I shot a doe one afternoon and called some friends to help drag it out, after dark. Long drag. They said they were on their way so I took all my gear and bow out to the truck, then went back in to wait, now dark. What I didn't know is my buddy got out on the Interstate and made his way to my stand, through the woods, in the dark. As I approached the dead dear, he jumps down from my stand and I just about crapped my pants! I'll bet he giggled the whole time sneaking through the woods too!
Those cougars got nothing on my buddies!


----------



## wampuscat (Jun 30, 2009)

*Black growlers*

Never know what's out there.


----------



## sotol buster (Oct 7, 2007)

Someone has to say it , Photoshop. If you look real close one feeder is shorter than the other. Just kidding . To cool pic, thanks for sharing.


----------



## btreybig (Jul 3, 2008)

Spooked up a group of pigs last weekend. Multiple growls, took a few steps back and they take off running. One nearly runs me over. Had to change my britches when I got back to camp. Always got thoughts going through my head on my way to the stand, thats why I always am packing heat with me.


----------



## mywifeshusband (Nov 19, 2006)

* _Dataset_:
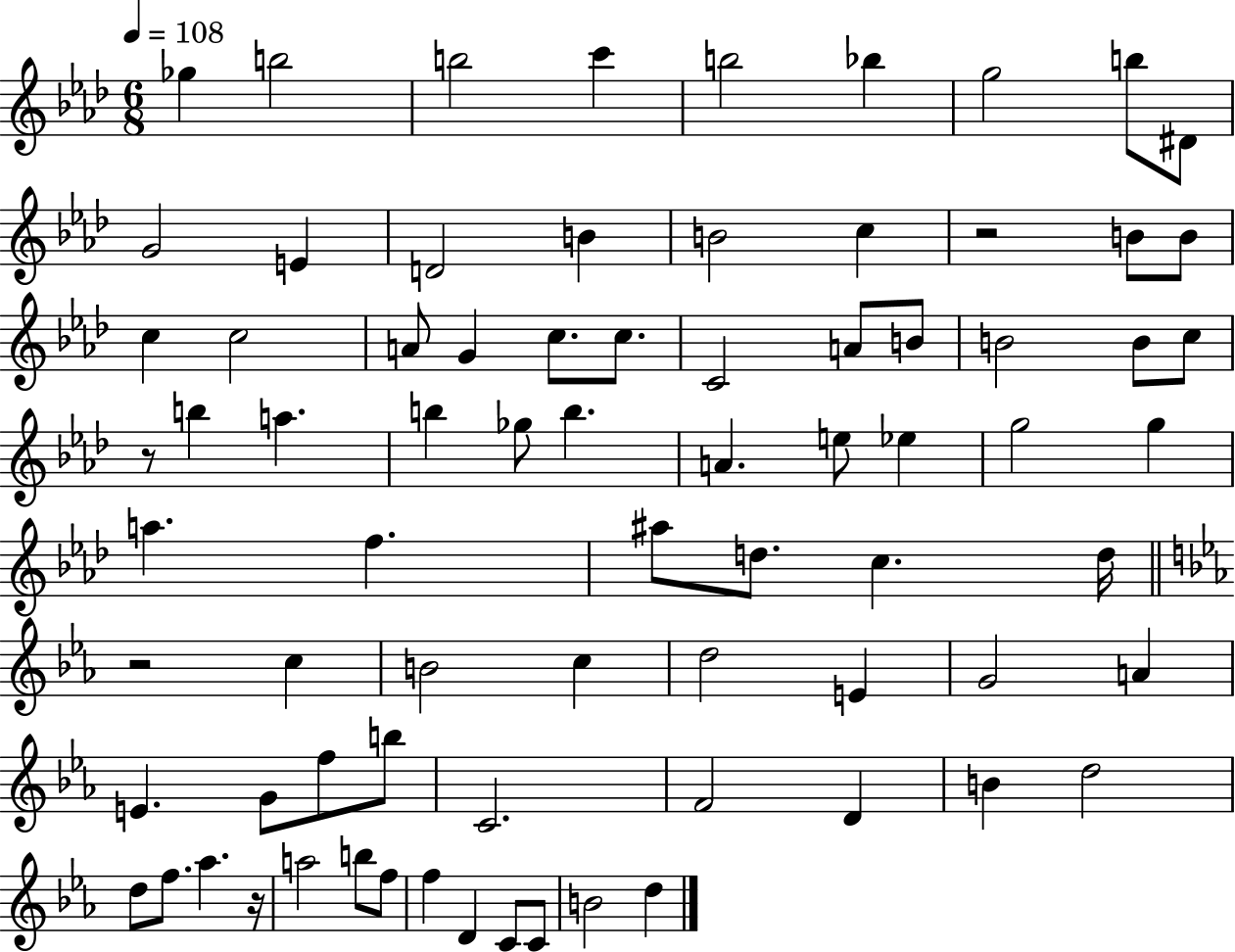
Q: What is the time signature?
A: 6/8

==

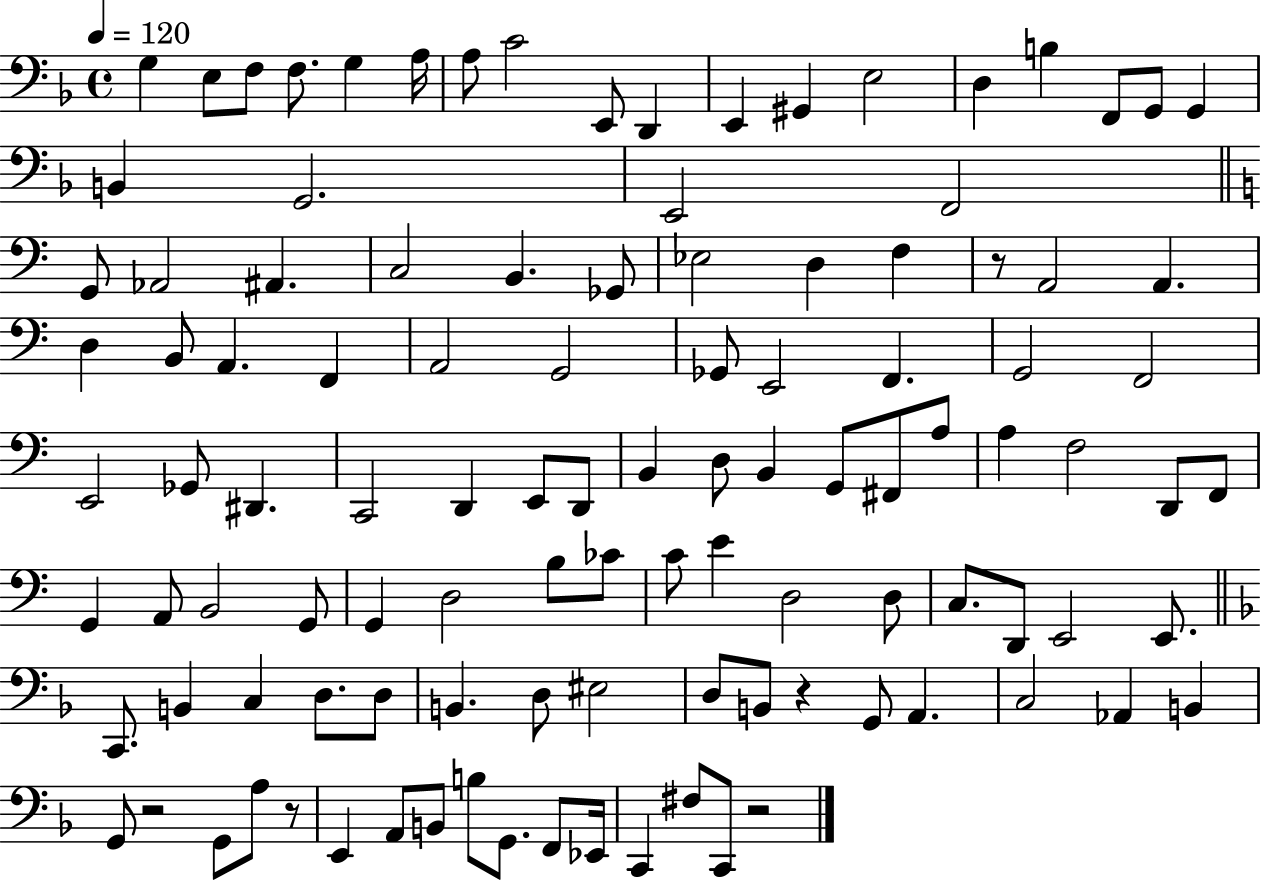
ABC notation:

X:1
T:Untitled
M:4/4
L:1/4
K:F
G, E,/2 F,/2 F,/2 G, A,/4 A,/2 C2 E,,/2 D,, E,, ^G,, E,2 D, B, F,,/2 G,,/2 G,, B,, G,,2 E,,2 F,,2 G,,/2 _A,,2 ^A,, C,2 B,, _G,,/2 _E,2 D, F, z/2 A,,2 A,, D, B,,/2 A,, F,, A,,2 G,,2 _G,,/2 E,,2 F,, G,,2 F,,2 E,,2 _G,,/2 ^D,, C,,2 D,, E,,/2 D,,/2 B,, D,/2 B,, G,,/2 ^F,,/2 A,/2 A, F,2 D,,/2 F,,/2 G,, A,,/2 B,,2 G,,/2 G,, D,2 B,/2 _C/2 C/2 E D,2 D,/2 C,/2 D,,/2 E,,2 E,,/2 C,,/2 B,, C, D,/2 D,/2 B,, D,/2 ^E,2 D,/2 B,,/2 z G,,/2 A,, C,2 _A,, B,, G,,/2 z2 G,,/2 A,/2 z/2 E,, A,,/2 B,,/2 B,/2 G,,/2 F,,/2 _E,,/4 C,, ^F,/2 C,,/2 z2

* _Exercise task 1_:
Can you transcribe the hunting forum thread from "## sotol buster" to "(Jul 3, 2008)"?
* _Exercise task 2_:
Could you go on with the hunting forum thread, picking up right after its final line?

* _Task response 1_:
## sotol buster (Oct 7, 2007)

Someone has to say it , Photoshop. If you look real close one feeder is shorter than the other. Just kidding . To cool pic, thanks for sharing.


----------



## btreybig (Jul 3, 2008)

* _Task response 2_:
That was in Mexico and was posted here about a month ago by Mexhunter still a 2 cool pic


----------



## Capt. Marcus Canales (Aug 25, 2005)

i have to 3rd or 4th quail...i HATE walking in the dark...you ever seen a 360* headlamp....well, lets just say mine is always turning till i get to my stand!


----------



## TripleSranch (Jan 16, 2010)

*pic*



sotol buster said:


> Someone has to say it , Photoshop. If you look real close one feeder is shorter than the other. Just kidding . To cool pic, thanks for sharing.


And that pic before your post , you can clearly see the bear only has 3 legs.............LOL:rotfl:


----------



## Auer Power (Jun 16, 2009)

I've gotta go with hearing a rattler popping off in the dark on the way to the stand in Nov. when it's still warm out. UGhh, chills!


----------



## pg542 (Oct 9, 2006)

Near Brownwood Texas I climbed into a tree blind one morning. Everything quiet as a mouse, until I got comfortable and waiting on daylight.... Suddenly....The whole tree above my head exploded with roosting turkeys scattering every direction......I lost 5yrs. of the end of my life that morning, and maybe a pair of tighty whiteys.


----------



## Bucksnort (Jun 29, 2004)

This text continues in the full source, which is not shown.